Continuing on the front page (72) Inventor Koichi Kodera 1006 Kadoma, Kazuma, Osaka Prefecture Matsushita Electric Industrial Co., Ltd. F-term (reference) 5C027 AA07 5C040 FA01 FA04 GB03 GB14 GE01 GE02 GE07 MA12 MA17 5C058 AA11 AB06 BA02 BA35

Claims (9)

[Claims] A first electrode in which a plurality of pairs of first and second electrodes arranged in a stripe are arranged in parallel, and the plurality of pairs of electrodes are covered with a dielectric layer.

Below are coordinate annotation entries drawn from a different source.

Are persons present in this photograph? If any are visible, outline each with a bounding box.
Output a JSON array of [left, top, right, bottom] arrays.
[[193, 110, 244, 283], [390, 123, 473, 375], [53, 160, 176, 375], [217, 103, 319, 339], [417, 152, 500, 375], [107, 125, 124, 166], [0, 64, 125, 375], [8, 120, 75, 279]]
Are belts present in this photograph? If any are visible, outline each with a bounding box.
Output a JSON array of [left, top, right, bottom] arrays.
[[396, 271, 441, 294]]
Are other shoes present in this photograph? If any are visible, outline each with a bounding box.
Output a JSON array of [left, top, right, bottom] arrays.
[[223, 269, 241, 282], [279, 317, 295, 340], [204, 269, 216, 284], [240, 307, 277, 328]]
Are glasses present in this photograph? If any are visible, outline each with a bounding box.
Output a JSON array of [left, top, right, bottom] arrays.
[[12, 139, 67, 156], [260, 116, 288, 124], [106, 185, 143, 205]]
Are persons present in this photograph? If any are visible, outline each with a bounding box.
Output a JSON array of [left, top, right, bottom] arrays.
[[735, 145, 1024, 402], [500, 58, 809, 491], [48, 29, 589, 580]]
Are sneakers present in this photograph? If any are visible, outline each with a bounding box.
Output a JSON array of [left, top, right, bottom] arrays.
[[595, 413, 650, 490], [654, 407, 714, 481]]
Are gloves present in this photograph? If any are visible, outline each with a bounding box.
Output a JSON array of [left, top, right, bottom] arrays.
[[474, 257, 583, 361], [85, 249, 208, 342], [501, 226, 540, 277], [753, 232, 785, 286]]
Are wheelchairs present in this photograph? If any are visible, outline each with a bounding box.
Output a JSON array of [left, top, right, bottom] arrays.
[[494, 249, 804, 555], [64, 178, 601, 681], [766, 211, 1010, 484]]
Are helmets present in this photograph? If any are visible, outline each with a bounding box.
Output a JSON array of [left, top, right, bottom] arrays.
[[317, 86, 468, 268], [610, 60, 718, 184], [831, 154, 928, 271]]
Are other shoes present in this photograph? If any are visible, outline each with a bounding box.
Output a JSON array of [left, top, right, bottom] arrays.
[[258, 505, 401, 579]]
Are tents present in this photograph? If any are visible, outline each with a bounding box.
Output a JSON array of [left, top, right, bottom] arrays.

A plasma display panel in which a substrate and a second substrate on which third electrodes are arranged in a stripe shape are arranged to face each other with a partition wall interposed therebetween, wherein a surface layer of the dielectric layer;
Alternatively, a plasma display panel characterized in that at least a part of a surface layer of a dielectric protective film further covering the dielectric has a whisker structure. 2. The plasma display panel according to claim 1, wherein the whisker portion is formed of the same element as the protective film. 3. The plasma display panel according to claim 1, wherein the whisker portion is made of magnesium oxide. 4. The whisker portion has a diameter of 0.1 to 2.
The plasma display panel according to claim 1, wherein the thickness is 0 µm. 5. The plasma display according to claim 1, wherein the whisker portion is formed by a thermal chemical vapor deposition method or a plasma chemical vapor deposition method using an organometallic compound of magnesium and oxygen. panel. 6. The plasma display panel according to claim 1, wherein an underlayer is formed between the dielectric layer and the protective film. 7. The plasma display panel according to claim 1, wherein the surface layer of the underlayer or at least a part of the surface layer of the protective film has a whisker structure. 8. An element belonging to Group 2a of the periodic table,
2. The plasma display panel according to claim 1, wherein at least one of a group b element and a transition metal is included. 9. The method according to claim 1, wherein the underlayer is a (110) plane or a (1) plane.
(00) The plasma display panel according to claim 1, wherein the panel is oriented.